Why does classical ballet still hold such an allure? ‘I like the challenge of organising it,’ he says. ‘You just come to a certain age — I’m 70 next year — and it hits you: I’m part of this great ballet family. I’m now the elder in the tribe.’

Most recently he’s been reading Apollo’s Angels, the acclaimed ballet history by Jennifer Homans: ‘It’s made me think of my own work, revisit some things.’ Her epilogue, in which she lamented ballet’s stagnation and decay, divided the dance world upon its publication in 2010. ‘After years of trying to convince myself otherwise, I now feel sure that ballet is dying,’ she wrote. Forsythe has no such worries.

‘Ballet sees itself as full of tradition but you realise it’s a mindset that keeps people in their place. You shouldn’t feel constrained by history — it offers so much to work with, but it should never box you in. With the right dancer, you see Giselle, you watch La Bayadère, and it’s new. I don’t like this current trend for reinventing the classics — I like history. It offers everything. Giving something a modern update doesn’t make it new. A great dancer in a role — visionaries like Alina Cojocaru, Sylvie Guillem — that’s what makes it new.’

And that, in a nutshell, is the key to his work. Because for all the talk about Forsythe the rule-breaker, of Bill the great risk-taker, one thing is often forgotten: he’s a tradition builder. While many modern choreographers exploit elements of classical dance, Forsythe knows the art form inside out, taking ballet’s elegant line and geometric, exact poses, and fragmenting, twisting and pulling them off centre. The early pieces that made his name — Steptext (1985), In the Middle, Somewhat Elevated (1987) and Herman Schmerman (1992) — may at first glance appear radical, with their gravity-defying hyperextensions and speedy, elaborate footwork, but look closer and they are full of reverential references to ballet’s long history.

This reverence is apparent in his latest work, A Quiet Evening of Dance, which has its world première at Sadler’s Wells this week. The winner of a Fedora, a major European gong, it’s a mix of new and old works, including Catalogue (Second Edition), which he calls ‘an organisation of ballet on the body’, and DUO2015, last seen on Guillem’s farewell tour. It takes us from the court of the Sun King, Louis XIV, where classical ballet was essentially born, to present-day postmodernism. ‘Sparse analytic condensation to baroque-inspired counterpoint’ is how the press release puts it — described in Forsythe’s gentle drawl, it sounds much more of a hoot.

As well as reuniting him with several key dancers from his Germany days, A Quiet Evening has allowed him to work again with Rauf ‘RubberLegz’ Yasit, a breakdancer (the pair collaborated on Forsythe’s Choreographic Objects, a series of sculptural installations he’s taken around the world).

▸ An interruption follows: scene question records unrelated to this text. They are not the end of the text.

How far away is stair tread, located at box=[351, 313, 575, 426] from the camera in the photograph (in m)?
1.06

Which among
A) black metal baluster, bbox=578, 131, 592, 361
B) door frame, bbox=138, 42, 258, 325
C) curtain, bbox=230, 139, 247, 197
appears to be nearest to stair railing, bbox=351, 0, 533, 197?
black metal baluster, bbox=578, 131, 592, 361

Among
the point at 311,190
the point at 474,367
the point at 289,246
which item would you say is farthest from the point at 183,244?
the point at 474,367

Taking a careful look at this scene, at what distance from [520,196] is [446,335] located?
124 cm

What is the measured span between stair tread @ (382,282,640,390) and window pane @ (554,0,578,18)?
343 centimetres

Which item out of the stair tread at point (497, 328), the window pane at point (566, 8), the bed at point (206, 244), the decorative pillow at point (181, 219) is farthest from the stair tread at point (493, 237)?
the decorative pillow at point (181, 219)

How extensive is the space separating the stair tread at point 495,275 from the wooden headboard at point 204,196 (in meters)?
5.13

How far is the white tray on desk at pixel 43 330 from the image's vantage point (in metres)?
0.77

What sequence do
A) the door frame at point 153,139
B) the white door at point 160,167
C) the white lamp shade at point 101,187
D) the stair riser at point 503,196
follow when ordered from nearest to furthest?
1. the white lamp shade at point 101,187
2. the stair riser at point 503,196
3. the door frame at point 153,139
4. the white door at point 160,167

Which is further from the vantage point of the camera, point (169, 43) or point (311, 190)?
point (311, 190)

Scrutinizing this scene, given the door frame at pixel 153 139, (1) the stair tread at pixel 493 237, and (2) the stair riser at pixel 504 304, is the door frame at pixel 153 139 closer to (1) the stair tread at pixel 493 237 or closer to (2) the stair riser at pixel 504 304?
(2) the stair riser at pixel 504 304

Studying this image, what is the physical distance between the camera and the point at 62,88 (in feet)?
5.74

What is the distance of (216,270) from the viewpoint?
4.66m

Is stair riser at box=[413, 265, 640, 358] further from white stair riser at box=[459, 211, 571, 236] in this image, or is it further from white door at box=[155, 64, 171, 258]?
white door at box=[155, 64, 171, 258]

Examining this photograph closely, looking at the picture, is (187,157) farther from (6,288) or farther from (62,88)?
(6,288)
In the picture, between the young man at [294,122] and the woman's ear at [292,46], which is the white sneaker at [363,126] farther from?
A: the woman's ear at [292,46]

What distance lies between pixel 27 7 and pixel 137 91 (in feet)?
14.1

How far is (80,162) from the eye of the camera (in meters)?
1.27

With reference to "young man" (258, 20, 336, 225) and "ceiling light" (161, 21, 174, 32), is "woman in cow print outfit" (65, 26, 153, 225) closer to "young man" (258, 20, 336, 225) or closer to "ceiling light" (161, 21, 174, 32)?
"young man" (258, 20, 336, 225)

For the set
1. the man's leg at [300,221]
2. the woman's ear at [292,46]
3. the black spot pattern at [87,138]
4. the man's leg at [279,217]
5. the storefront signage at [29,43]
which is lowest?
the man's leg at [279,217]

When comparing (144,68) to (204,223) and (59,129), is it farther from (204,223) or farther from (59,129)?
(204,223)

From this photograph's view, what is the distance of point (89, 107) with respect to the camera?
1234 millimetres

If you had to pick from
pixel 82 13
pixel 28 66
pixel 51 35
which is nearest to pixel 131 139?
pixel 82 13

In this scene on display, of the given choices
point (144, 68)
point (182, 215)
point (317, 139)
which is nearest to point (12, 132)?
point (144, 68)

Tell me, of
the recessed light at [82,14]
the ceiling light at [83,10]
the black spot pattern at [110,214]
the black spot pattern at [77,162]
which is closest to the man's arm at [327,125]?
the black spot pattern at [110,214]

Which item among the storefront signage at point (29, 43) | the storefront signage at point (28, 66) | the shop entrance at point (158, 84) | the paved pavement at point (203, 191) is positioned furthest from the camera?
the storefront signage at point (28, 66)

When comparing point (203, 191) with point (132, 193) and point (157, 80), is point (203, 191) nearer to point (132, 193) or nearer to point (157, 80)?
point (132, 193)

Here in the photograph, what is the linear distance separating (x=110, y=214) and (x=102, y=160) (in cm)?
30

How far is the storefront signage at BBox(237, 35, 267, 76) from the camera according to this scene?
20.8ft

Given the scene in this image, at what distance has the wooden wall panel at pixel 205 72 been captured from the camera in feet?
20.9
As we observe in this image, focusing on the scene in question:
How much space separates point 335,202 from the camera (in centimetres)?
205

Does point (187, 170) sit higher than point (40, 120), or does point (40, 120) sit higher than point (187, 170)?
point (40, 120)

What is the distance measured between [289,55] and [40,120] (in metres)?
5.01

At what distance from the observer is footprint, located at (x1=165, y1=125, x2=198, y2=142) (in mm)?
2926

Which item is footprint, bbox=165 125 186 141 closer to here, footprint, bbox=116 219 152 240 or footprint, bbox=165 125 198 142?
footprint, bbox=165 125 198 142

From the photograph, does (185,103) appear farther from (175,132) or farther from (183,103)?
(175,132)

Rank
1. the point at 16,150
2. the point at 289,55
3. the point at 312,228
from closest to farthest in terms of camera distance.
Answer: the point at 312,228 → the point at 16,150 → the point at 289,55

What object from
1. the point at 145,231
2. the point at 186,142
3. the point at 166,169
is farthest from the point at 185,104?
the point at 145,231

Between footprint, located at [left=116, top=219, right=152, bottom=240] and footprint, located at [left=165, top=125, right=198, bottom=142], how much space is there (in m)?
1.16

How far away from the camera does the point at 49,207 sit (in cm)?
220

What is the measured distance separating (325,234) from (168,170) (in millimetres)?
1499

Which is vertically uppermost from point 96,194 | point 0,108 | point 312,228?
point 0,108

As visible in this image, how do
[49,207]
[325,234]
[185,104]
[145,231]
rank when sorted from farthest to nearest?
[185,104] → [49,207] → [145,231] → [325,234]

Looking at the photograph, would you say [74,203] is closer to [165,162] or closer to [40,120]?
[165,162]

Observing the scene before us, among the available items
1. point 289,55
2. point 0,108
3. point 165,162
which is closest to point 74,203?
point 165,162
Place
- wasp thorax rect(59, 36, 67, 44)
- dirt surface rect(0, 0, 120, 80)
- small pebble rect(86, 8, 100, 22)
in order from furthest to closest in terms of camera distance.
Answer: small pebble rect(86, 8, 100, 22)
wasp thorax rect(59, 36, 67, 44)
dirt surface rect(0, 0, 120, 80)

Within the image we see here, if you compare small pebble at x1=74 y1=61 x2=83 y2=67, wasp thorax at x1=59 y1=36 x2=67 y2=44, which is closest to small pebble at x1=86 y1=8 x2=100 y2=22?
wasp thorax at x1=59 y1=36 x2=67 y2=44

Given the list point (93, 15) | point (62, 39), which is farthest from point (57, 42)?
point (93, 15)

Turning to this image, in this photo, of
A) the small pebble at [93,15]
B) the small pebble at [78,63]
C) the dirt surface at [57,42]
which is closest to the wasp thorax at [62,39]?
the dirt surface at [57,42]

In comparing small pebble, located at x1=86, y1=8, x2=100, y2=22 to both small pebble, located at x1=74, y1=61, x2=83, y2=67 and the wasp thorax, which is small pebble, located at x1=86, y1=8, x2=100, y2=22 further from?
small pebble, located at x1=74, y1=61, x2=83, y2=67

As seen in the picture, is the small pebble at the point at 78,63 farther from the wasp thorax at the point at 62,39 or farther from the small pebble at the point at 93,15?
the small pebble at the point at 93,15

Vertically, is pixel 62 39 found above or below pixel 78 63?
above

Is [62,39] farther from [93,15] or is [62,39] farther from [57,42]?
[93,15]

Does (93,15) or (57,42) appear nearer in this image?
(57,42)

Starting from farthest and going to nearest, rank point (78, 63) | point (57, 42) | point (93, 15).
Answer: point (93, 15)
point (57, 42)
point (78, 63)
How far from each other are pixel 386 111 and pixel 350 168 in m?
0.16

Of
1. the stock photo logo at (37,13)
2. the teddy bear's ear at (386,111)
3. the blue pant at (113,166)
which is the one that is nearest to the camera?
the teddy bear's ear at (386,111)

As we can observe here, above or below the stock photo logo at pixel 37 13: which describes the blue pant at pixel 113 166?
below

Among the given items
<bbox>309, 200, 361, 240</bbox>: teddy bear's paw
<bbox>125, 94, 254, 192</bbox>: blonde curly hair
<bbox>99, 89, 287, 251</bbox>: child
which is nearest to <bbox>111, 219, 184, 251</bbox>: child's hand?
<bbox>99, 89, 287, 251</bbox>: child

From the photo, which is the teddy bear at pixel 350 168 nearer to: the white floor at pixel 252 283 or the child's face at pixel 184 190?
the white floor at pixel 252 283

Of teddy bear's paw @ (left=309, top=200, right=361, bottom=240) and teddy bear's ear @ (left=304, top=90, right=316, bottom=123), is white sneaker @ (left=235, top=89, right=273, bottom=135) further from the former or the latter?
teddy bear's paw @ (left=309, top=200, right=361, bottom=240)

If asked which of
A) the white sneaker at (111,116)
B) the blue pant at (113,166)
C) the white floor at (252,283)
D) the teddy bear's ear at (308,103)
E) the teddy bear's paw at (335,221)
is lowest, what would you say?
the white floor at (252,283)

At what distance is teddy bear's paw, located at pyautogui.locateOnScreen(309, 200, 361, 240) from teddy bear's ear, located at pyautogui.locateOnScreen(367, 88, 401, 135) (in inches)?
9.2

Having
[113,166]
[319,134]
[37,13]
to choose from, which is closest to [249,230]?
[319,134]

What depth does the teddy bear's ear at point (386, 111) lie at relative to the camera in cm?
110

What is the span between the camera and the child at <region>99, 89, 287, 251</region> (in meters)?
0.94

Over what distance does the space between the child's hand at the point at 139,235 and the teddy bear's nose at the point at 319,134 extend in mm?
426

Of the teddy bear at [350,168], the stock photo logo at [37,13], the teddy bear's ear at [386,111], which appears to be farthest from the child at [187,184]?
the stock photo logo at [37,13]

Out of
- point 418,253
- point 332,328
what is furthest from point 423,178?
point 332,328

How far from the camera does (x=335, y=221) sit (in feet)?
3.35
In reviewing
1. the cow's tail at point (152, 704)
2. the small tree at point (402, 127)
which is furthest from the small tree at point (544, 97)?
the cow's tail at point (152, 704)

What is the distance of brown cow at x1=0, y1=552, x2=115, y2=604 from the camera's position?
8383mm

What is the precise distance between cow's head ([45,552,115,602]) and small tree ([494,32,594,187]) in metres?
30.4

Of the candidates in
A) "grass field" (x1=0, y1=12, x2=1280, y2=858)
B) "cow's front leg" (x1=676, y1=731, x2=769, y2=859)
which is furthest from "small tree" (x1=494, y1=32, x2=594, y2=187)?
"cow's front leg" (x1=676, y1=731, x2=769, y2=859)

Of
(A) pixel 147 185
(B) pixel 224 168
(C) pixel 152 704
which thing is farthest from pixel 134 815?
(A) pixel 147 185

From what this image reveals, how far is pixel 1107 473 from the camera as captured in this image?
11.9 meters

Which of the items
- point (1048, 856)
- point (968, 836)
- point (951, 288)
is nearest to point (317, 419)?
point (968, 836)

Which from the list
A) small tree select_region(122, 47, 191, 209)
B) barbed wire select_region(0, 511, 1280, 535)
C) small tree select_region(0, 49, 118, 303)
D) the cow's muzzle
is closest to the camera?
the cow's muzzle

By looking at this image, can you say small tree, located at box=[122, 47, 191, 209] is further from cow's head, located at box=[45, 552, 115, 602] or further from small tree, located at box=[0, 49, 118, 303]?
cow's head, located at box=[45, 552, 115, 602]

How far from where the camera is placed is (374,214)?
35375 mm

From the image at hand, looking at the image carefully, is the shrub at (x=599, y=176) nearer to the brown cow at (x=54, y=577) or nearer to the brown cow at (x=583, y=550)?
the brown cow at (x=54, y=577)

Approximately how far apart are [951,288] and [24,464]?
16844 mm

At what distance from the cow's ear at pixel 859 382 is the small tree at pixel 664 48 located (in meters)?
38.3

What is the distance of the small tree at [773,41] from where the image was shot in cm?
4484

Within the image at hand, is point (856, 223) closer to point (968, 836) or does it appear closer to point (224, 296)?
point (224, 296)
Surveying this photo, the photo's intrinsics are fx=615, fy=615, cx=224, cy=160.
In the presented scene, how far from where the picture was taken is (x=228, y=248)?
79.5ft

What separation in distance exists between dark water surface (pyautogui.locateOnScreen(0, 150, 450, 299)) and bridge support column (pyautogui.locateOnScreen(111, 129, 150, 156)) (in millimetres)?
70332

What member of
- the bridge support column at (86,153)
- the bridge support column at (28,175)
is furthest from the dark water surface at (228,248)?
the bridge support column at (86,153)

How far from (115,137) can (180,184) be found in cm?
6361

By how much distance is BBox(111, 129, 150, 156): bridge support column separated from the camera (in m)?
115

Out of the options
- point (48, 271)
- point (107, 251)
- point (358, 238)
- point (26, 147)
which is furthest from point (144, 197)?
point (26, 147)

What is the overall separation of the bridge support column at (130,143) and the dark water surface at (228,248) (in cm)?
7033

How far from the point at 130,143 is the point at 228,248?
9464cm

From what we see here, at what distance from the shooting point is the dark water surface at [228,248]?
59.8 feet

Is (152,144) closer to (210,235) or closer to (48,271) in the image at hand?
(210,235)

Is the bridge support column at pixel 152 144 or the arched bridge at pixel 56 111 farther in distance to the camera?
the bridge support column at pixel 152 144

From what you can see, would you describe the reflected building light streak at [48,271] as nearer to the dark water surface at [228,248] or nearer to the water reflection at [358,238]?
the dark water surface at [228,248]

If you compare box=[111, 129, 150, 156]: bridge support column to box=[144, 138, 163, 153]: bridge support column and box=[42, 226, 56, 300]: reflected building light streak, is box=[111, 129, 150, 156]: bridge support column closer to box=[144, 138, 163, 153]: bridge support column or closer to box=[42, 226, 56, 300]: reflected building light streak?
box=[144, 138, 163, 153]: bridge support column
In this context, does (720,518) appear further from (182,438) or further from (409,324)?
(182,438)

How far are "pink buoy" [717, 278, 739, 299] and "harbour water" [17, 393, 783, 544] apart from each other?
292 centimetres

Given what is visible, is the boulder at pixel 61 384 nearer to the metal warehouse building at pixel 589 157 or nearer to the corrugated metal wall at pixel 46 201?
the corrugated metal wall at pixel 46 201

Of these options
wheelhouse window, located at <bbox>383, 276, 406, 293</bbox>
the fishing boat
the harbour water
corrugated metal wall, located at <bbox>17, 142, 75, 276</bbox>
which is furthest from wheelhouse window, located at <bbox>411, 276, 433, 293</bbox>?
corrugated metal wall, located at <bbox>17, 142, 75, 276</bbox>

‘The man’s a genius, a truly fantastic dancer. He’s had no ballet background whatsoever but he took to it so quickly. That’s the thing with breakdancing — it’s rigorous in the way that ballet is rigorous. It has a very sophisticated style and organisation like ballet, and basic rules just like ballet.

‘I think it’s been a bit of a revelation [for Rauf]. He’s never really stood up and danced — he’s only ever worked on the floor. But he’s become the most amazing partner. He has the most extraordinary shoulder strength.

‘He’s not aware of the hands, the relationships of the hands, the space, the “grid” that ballet works off. It was those surprises that made him excited. He likes the way ballet operates. He doesn’t necessarily like “repertoire”, but he likes the discipline,the ethos.’

In much of the pre-show publicity Forsythe is called ‘one of the foremost choreographers of his generation’; when his ballets are showcased around the world he’s a ‘modern master’ and the ‘heir to Balanchine’. That’s quite a turnaround. Reminded of the Antichrist quote, he chuckles: ‘I find it quite hilarious to be honest, it’s kind of fantastic. It’s galvanising — and hey, it’s been great publicity. Luckily I can laugh at myself.’